Stadtverwaltung/RathDiese Zusage machte Oberbürgermeister Adrian Sonder in einem Gespräch mit vier Schülerinnen des Kepler-Gymnasiums. Die Achtklässlerinnen hatten für eine Präsentation im Fach Gemeinschaftskunde zum Thema Jugendbeteiligung um Recherchehilfe bei der Stadt gebeten und gleich einen Termin beim neuen OB erhalten.
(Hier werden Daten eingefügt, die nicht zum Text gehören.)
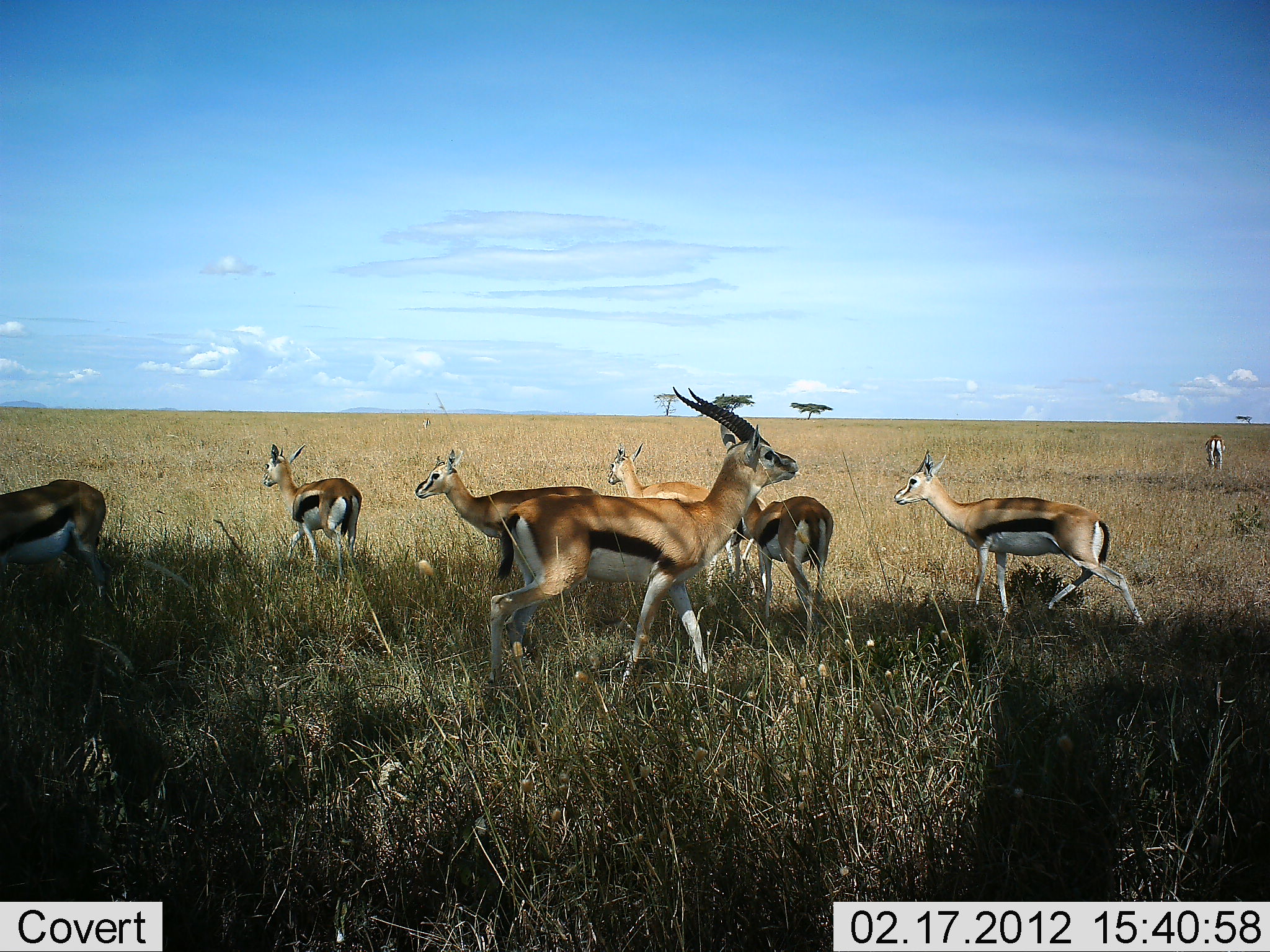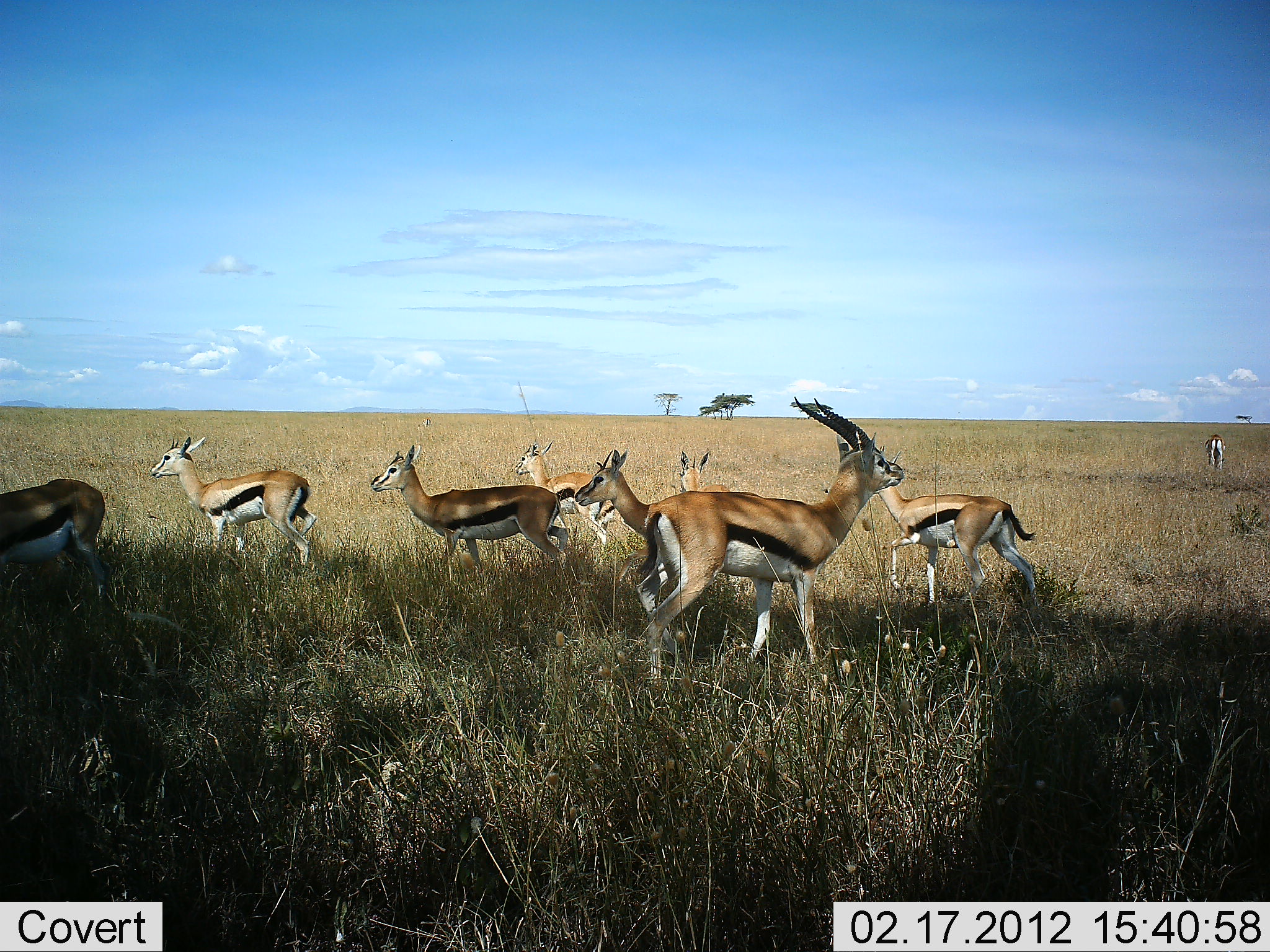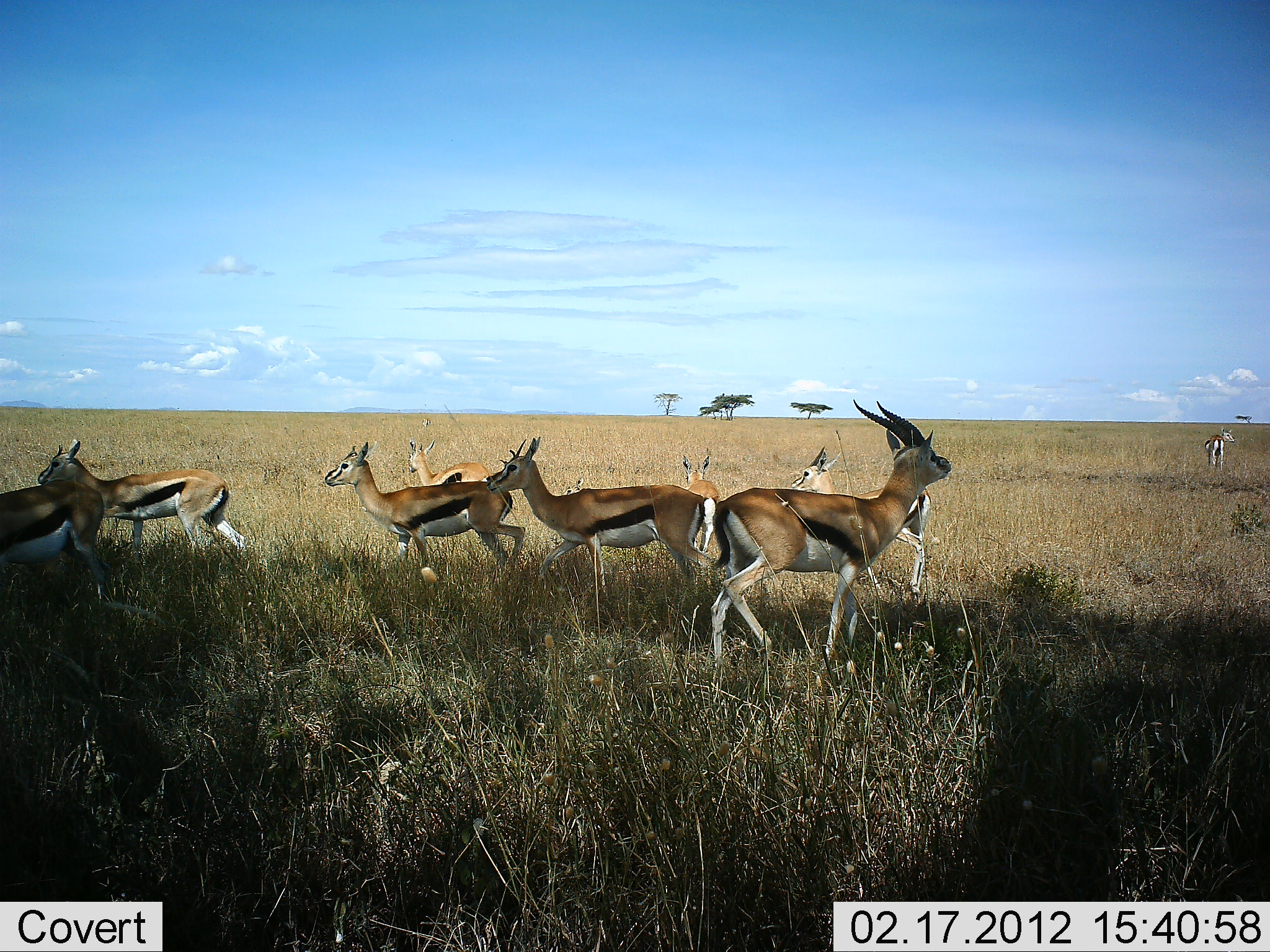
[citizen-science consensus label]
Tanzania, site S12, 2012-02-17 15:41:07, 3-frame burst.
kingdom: Animalia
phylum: Chordata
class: Mammalia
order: Artiodactyla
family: Bovidae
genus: Eudorcas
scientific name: Eudorcas thomsonii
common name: thomson's gazelle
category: gazellethomsons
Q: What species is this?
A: Gazellethomsons (thomson's gazelle) (Eudorcas thomsonii).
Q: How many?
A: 9.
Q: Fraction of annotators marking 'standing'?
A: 56%.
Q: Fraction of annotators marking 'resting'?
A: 3%.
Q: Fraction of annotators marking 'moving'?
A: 84%.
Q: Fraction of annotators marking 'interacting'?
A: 3%.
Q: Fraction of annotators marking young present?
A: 6%.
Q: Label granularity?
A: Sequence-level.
Die Inhalte des Gesprächs haben allerdings Bedeutung für alle Jugendlichen im Stadtgebiet, heißt es in einer Mitteilung der Stadtverwaltung.
Auf die Vorgaben in Paragraf 41 der Gemeindeordnung für Baden-Württemberg, die Jugendlichen eine „angemessene“ Beteiligung einräumen soll, entwickeln die Stadtverwaltung und ihr Kinder- und Jugendreferat seit geraumer Zeit das „Freudenstädter Modell“.
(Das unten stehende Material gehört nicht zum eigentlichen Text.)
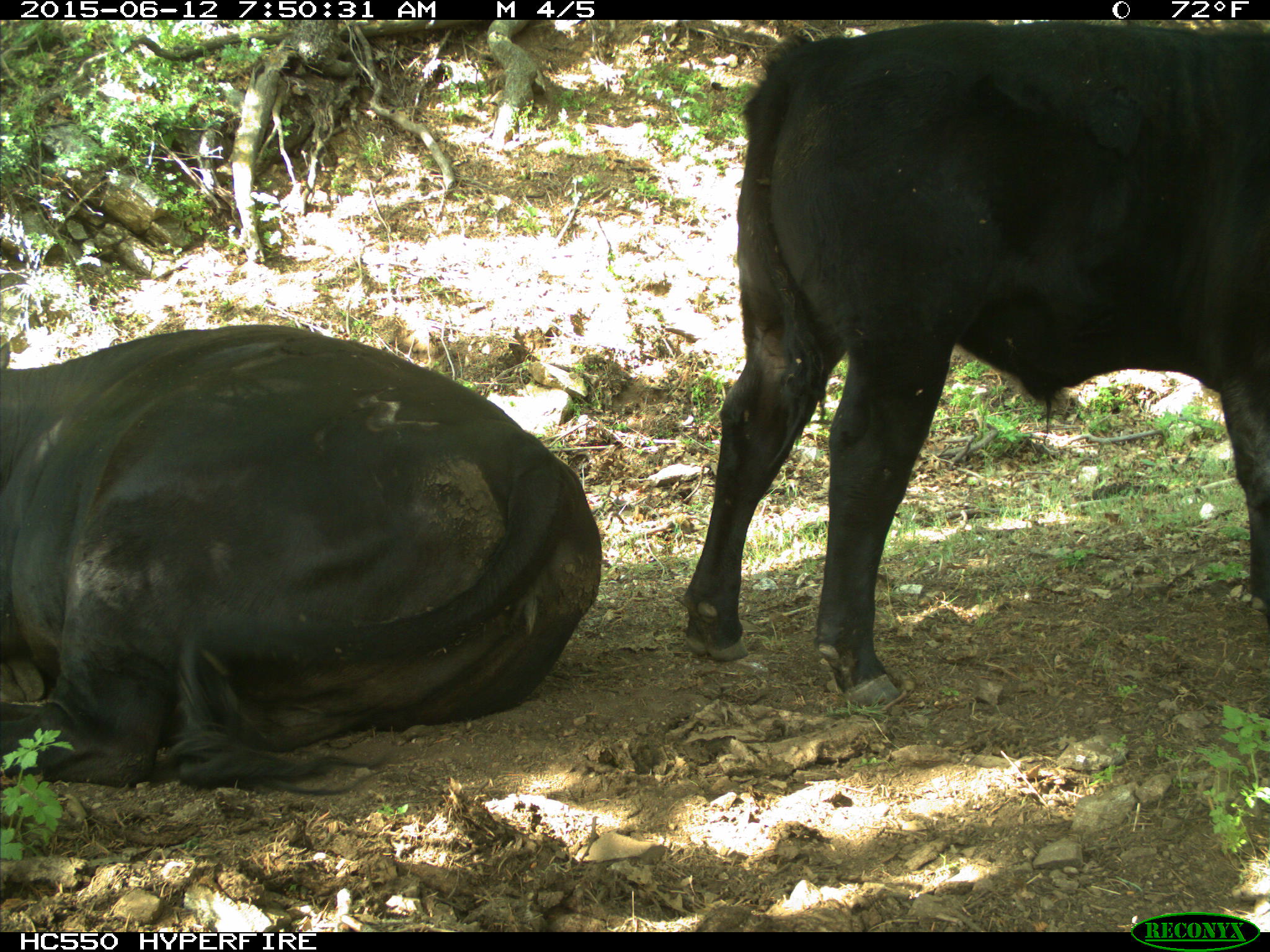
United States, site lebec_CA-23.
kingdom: Animalia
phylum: Chordata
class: Mammalia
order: Artiodactyla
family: Bovidae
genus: Bos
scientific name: Bos taurus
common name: domestic cow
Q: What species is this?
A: Bos taurus (domestic cow).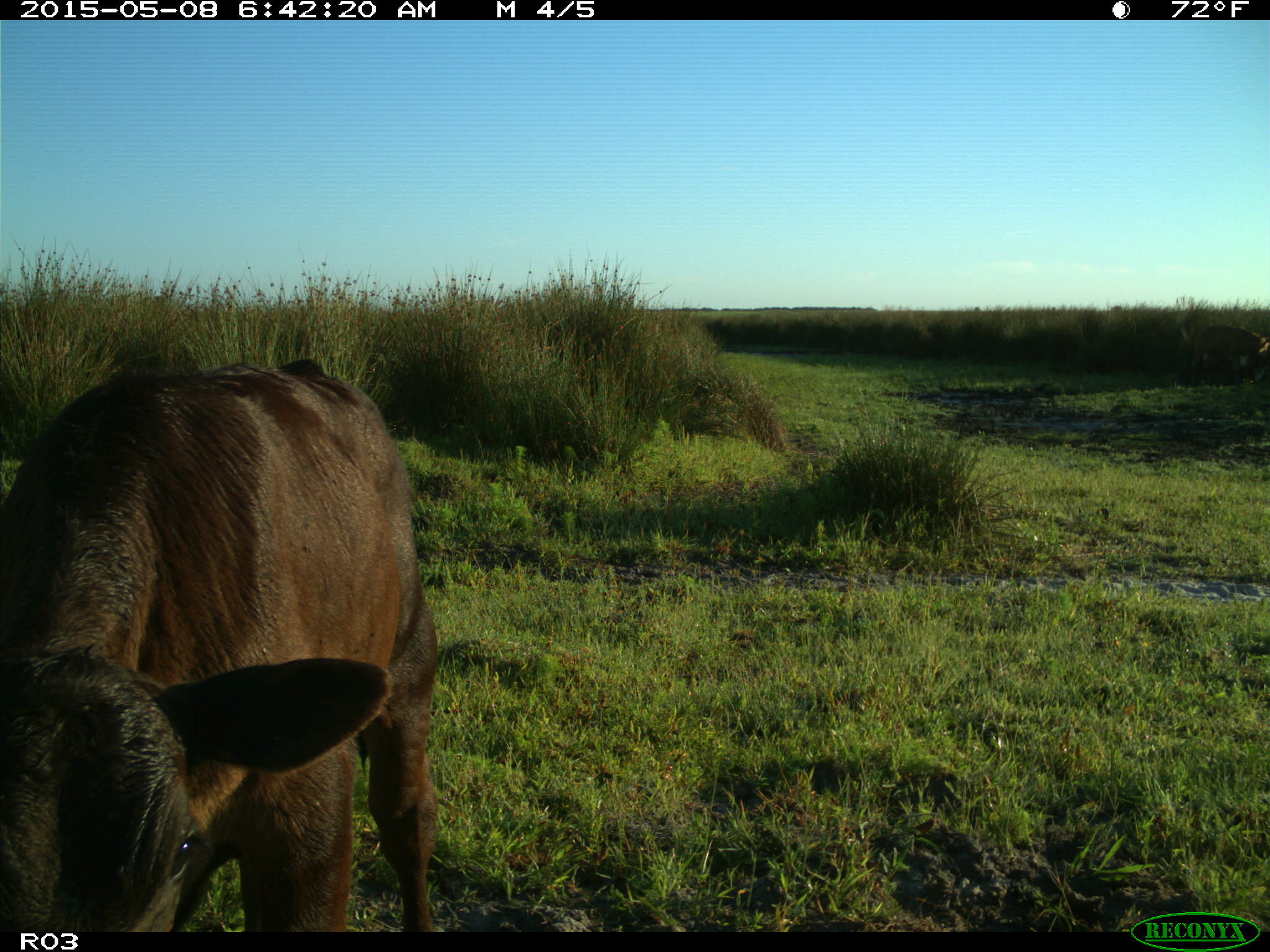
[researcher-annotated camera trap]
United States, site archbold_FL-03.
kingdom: Animalia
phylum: Chordata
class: Mammalia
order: Artiodactyla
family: Bovidae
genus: Bos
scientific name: Bos taurus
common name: domestic cow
Dazu hatte es 2022 nach Corona eine breit angelegte Studie „Jugendfreundliches Freudenstadt“ mit Beteiligung von 430 Jugendlichen sowie Workshops und Gesprächsrunden an Schulen und in den Ausschüssen des Gemeinderats gegeben.
Eigenes Modell erarbeitet
Auf dieser Grundlage wurde der Entwurf für das „Freudenstädter Modell“ erarbeitet, heißt es in der Mitteilung weiter. Im Herbst sollen nun weitere Schritte folgen. „Es ist allerdings nicht so, dass es davor keine Möglichkeit zur Jugendbeteiligung gegeben hätte“, so Adrian Sonder. Das bisherige Konzept mit dem Jugendforum sei von den Jugendlichen jedoch nicht mehr so gut angenommen worden. „Daher soll jetzt etwas Neues kommen, um neuen Schwung reinzubringen“, wird Sonder in der Mitteilung weiter zitiert. Geplant sei ein „breites Format“ mit „vielschichtigen Beteiligungsmodellen“.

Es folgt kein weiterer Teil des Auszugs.